Passage for review Block Start
Polymorphic Variation and Risk of Colorectal Cancer

Abstract

Colorectal cancer (CRC) is the third commonest cancer worldwide after lung and breast cancer, and two-thirds of CRCs occur in developed countries [1, 2]. Despite recent advances in treatment the prognosis for CRC patients with advanced stage disease remains poor, and there is an urgent need for strategies to identify individuals with an increased CRC risk so that colonoscopic screening and chemoprevention can be directed to those who will obtain most benefit [1]. First-degree relatives of CRC patients have an approximately twofold increased risk of developing the disease themselves, and the risk increases with increasing number of affected family members and if CRC is diagnosed at a young age [3]. This familial aggregation may be due to shared environment, inherited factors, or a combination of both, but twin studies have provided convincing evidence that approximately a third of CRC can be ascribed to inherited factors [4]. Highly penetrant mutations have been characterised in the known CRC susceptibility genes APC, mismatch repair (MMR) genes, STKI HLKB1, SMAD4, and MUTYH, which respectively result in the syndromes of familial adenomatous polyposis (FAP), hereditary non-polyposis colorectal cancer (HNPCC) or Lynch syndrome, Peutz Jeghers syndrome, juvenile polyposis syndrome, and MUTYH-associated polyposis (MAP). However, these syndromes together account for only about 5% of CRCs [5]. The nature of the remaining familial risk is unknown, but it is likely that a substantial proportion is conferred by a number of low-penetrance genetic variants with relatively high population frequency. Individually, these polymorphisms will be associated with only modest increases in risk, but when considered collectively they may confer substantial susceptibility [6]. Polymorphisms may influence CRC risk directly, may interact with each other or with relevant environmental exposures, and may influence the effectiveness of chemopreventive and chemotherapeutic agents. Identification of such low-penetrance colorectal susceptibility polymorphisms will not only permit more accurate determination of an individual's CRC risk and thus allow more effective application of screening and preventive strategies, but may also provide further insights into the molecular pathways involved in colorectal carcinogenesis, and aid the discovery of novel drugs for CRC prevention and treatment.
Passage for review Block End
Source material Block Start
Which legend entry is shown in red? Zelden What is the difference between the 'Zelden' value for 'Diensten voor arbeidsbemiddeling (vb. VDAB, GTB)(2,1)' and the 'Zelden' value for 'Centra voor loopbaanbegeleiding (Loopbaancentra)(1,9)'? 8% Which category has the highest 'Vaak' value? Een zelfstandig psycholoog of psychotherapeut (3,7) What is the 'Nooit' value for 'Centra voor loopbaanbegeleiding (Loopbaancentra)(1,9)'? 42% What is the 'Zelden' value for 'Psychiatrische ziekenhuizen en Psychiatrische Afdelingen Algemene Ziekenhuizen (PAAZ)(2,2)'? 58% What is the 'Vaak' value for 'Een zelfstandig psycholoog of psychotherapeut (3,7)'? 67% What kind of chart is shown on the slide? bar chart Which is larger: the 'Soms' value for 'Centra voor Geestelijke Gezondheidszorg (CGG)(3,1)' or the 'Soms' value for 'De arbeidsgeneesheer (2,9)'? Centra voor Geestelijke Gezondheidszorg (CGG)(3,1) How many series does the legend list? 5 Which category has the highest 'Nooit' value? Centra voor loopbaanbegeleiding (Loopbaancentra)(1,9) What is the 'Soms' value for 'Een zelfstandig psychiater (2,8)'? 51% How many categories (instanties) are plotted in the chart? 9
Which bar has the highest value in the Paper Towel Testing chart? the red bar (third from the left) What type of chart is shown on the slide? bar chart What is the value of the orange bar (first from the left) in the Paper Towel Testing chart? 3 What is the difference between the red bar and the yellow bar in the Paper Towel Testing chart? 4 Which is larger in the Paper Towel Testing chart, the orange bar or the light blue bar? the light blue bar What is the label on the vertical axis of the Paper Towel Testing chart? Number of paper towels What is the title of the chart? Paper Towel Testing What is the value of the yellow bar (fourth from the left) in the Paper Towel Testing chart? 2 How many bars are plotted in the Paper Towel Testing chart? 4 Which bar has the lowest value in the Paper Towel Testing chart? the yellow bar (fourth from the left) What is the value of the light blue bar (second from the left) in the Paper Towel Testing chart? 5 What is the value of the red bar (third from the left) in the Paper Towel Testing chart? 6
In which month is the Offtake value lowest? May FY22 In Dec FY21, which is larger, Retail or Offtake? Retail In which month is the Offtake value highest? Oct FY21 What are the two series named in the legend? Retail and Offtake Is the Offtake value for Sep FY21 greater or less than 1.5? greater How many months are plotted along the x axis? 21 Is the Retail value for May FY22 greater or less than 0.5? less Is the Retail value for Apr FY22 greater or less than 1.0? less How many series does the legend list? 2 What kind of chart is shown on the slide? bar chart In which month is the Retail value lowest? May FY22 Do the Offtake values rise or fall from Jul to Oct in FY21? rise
Source material Block End
* [Brief 1]:
In the colorectal cancer abstract, what proportion of CRC do twin studies ascribe to inherited factors?
* [Brief 2]:
List every syndrome that the colorectal cancer abstract links to highly penetrant mutations in known CRC susceptibility genes.
* [Brief 3]:
Decide whether each statement agrees with the colorectal cancer abstract, and answer yes or no with the deciding words quoted from it: (a) CRC is the second commonest cancer worldwide. (b) First-degree relatives of CRC patients have roughly double the risk of developing the disease. (c) The known high-penetrance syndromes together account for about 5% of CRCs.
The lines come from a source separate from the colorectal cancer abstract.

* [Answer box 1]:
Approximately a third.

* [Answer box 2]:
Familial adenomatous polyposis (FAP); hereditary non-polyposis colorectal cancer (HNPCC) or Lynch syndrome; Peutz Jeghers syndrome; juvenile polyposis syndrome; MUTYH-associated polyposis (MAP).

* [Answer box 3]:
(a) No: "Colorectal cancer (CRC) is the third commonest cancer worldwide after lung and breast cancer"
(b) Yes: "First-degree relatives of CRC patients have an approximately twofold increased risk of developing the disease themselves"
(c) Yes: "these syndromes together account for only about 5% of CRCs"